Inmortalizar mi calle

Quiero inmortalizar mi calle en un poema. Sé que puedo hacer algo muy bueno y significativo para mucha gente, porque al pintar mi pueblo pinto el mundo. Puedo transmitir vivencias, significados, una muestra de cómo veo la vida a partir de la calle donde vivo, que será al mismo tiempo específica para esa calle y general, para que todos sepan y sientan lo que digo.

Pero existe un peligro si hago eso. No quiero que pase lo que pasó con Borges, que vivía en la calle Serrano, escribió sobre ella, y en su homenaje le dieron su nombre a Serrano. La calle que inmortalizó Borges ahora se llama Borges, y si fuéramos a actualizar el poema estaría hablando de él mismo.

No quiero que, cuando este poema me vuelva célebre, mi calle tenga mi nombre. No quiero que se borren las huellas de donde estuve, ni ser en ningún sentido yo quien las borre. Porque, si bien el poema podrá ser entendido por todos, dejará de referirse también a un lugar real, y perderá ese nivel.

Se puede pensar al revés: que el cambio de nombre hace que el lugar sea mítico, es todos los lugares y no es ninguno. Pero eso ya pasa. Las calles cambian. Sólo mantienen su nombre, que es una forma de mantener su historia, por más que no se mantenga en pie ninguna casa, se reemplace el asfalto por algo mejor, y la gente que la transita sea distinta. Estamos caminando los mismos senderos que nuestros antepasados abrieron, y queremos saberlo.

Así que no voy a escribir ese poema. O lo haré con alguna calle cuyo nombre me parezca feo. Será un sacrificio de la literatura, pero un bien para la fisonomía de la ciudad, y para no matar a la calle con la inmortalidad que le legué.

El suicidio de los inmortales

Cuando somos inmortales, tenemos todo el tiempo del mundo. Y también más. La tranquilidad que nos da ser inmortales es que nos permitirá tener toda clase de experiencias, sin que importe el tiempo que cada una toma. Ser inmortales nos libera del límite que teníamos, que nos obligaba a elegir qué hacíamos y qué no. Ahora sólo debemos elegir el orden en el que hacemos las cosas.
Una consecuencia de esta inmortalidad y de las variadas experiencias que nos posibilita es que no todo lo que experimentemos será bueno, o agradable. Atravesaremos diferentes tiempos, algunos más propicios que otros, sin tener más que la influencia de una persona para cambiar lo que nos parezca injusto o terrible. También atravesaremos distintas situaciones personales, algunas alentadoras y otras tremendamente tristes.
Es inevitable que tarde o temprano entremos en depresión. Del mismo modo, saldremos de ella. Y volveremos a entrar. No tiene que ver con nuestra personalidad, sino con la estadística. Si tenemos todos esos años, es imposible que no pasemos por circunstancias que nos alteren nuestro equilibrio mental.
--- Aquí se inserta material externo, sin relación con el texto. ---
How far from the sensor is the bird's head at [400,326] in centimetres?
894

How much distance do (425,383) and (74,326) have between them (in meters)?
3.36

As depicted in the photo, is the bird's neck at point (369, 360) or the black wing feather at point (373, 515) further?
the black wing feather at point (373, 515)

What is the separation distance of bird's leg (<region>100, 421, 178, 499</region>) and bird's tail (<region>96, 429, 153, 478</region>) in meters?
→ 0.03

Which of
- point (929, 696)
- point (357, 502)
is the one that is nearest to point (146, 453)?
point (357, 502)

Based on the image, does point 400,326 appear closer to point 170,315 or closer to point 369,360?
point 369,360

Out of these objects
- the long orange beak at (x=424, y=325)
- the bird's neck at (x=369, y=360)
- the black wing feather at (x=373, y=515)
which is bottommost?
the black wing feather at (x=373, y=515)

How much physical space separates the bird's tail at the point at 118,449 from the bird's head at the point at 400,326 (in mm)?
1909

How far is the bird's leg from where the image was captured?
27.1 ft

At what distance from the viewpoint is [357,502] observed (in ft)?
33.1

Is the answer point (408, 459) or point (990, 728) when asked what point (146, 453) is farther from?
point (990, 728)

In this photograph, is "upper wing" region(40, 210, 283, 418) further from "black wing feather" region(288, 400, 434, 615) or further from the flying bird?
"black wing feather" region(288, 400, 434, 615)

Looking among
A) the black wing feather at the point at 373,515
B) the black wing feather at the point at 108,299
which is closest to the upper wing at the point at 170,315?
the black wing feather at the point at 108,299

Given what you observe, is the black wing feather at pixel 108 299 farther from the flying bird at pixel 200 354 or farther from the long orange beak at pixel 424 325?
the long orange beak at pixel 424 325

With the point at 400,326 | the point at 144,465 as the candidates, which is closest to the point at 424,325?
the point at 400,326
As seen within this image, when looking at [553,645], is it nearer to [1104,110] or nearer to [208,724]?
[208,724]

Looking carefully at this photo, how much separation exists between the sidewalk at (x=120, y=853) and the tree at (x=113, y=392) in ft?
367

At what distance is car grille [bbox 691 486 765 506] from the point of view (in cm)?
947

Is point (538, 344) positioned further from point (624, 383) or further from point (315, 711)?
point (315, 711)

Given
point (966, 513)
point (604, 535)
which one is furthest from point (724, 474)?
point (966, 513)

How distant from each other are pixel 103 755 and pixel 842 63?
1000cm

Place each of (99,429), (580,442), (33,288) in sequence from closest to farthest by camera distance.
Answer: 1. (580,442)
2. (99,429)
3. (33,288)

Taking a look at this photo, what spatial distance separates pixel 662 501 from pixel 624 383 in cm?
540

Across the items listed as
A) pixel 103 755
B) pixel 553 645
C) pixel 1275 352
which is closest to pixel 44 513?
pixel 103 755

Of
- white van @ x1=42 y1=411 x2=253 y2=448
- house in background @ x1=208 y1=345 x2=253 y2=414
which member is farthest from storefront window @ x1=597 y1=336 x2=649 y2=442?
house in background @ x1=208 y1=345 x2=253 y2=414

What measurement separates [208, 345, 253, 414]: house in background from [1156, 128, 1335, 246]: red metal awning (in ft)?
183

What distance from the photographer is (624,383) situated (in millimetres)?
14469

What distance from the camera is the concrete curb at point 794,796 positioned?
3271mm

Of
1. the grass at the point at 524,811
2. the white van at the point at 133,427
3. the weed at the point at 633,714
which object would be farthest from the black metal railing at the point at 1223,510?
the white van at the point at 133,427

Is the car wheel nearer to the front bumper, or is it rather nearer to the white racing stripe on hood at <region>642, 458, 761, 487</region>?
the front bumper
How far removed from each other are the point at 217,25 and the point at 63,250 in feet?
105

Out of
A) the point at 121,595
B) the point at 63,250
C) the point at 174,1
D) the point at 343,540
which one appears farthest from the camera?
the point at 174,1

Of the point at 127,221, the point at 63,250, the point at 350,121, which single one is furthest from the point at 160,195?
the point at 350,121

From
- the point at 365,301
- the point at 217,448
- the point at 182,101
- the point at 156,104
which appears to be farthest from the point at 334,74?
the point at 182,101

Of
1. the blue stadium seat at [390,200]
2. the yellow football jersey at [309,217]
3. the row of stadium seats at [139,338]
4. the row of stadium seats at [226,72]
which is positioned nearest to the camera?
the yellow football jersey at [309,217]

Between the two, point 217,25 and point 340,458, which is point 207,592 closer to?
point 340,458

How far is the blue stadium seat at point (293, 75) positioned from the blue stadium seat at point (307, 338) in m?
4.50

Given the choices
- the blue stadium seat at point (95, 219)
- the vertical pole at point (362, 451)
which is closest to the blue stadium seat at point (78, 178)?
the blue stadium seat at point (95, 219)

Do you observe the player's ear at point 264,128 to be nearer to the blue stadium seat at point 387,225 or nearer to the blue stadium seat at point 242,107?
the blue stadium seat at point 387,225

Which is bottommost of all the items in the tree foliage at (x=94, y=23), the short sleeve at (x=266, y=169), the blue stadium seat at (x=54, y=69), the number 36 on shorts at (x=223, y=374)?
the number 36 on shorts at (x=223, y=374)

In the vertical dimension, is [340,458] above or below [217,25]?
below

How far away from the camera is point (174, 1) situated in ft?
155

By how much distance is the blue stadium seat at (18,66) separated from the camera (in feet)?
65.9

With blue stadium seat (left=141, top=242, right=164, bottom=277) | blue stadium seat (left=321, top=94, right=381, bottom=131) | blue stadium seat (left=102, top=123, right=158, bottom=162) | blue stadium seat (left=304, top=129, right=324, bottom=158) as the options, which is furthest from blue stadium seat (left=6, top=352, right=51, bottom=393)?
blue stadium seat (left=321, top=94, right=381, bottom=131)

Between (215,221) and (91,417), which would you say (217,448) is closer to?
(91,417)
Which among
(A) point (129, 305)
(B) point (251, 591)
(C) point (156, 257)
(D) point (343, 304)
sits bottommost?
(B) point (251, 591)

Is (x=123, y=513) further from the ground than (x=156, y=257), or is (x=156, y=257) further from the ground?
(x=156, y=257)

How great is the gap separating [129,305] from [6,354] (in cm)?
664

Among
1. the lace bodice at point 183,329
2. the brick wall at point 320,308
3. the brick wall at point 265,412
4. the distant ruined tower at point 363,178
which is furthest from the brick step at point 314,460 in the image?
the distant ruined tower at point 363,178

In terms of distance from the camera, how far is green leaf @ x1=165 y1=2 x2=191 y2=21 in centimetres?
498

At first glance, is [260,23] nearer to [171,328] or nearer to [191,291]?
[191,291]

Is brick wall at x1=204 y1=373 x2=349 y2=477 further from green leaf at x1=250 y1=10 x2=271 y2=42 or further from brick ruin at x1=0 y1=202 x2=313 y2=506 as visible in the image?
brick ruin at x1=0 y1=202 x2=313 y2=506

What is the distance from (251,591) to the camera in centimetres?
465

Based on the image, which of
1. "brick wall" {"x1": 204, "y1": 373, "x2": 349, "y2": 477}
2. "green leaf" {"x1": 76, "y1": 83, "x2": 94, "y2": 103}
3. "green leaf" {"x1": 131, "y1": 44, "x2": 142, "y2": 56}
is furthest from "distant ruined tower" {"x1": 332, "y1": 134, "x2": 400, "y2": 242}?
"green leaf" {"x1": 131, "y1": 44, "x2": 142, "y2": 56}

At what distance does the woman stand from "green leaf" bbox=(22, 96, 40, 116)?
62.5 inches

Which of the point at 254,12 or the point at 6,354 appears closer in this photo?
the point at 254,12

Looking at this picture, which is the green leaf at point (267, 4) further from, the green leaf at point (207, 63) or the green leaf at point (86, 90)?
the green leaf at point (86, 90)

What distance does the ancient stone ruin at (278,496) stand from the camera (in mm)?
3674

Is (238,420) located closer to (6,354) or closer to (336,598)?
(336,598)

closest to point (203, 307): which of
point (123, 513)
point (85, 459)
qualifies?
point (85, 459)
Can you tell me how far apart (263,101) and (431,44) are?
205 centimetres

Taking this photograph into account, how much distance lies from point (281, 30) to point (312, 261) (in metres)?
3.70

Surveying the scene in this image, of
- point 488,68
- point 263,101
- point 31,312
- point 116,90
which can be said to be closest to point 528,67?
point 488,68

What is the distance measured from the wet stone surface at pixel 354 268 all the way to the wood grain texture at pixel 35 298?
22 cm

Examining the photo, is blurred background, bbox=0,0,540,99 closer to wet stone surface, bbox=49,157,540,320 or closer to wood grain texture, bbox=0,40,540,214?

Tendremos también euforias, tristezas, ansiedades y todas las emociones posibles.
Claro que una de ellas es la depresión severa. ¿Qué posibilidades hay de que, entre ahora y la eternidad, no nos encontremos en una situación a la que no le vemos salida, por más que intentemos? Podrían pasar muchos milenios hasta que ocurra, pero tarde o temprano llegará. Y con ella vendrá la idea del suicidio. De terminar de una vez por toda esta vida longeva, porque el sufrimiento no se puede soportar más.
Pero el suicidio no será una opción, precisamente por la inmortalidad que nos ha sido conferida. No nos quedará más remedio que seguir adelante, y cuando salgamos, también inevitablemente, del pozo, seremos más fuertes que antes.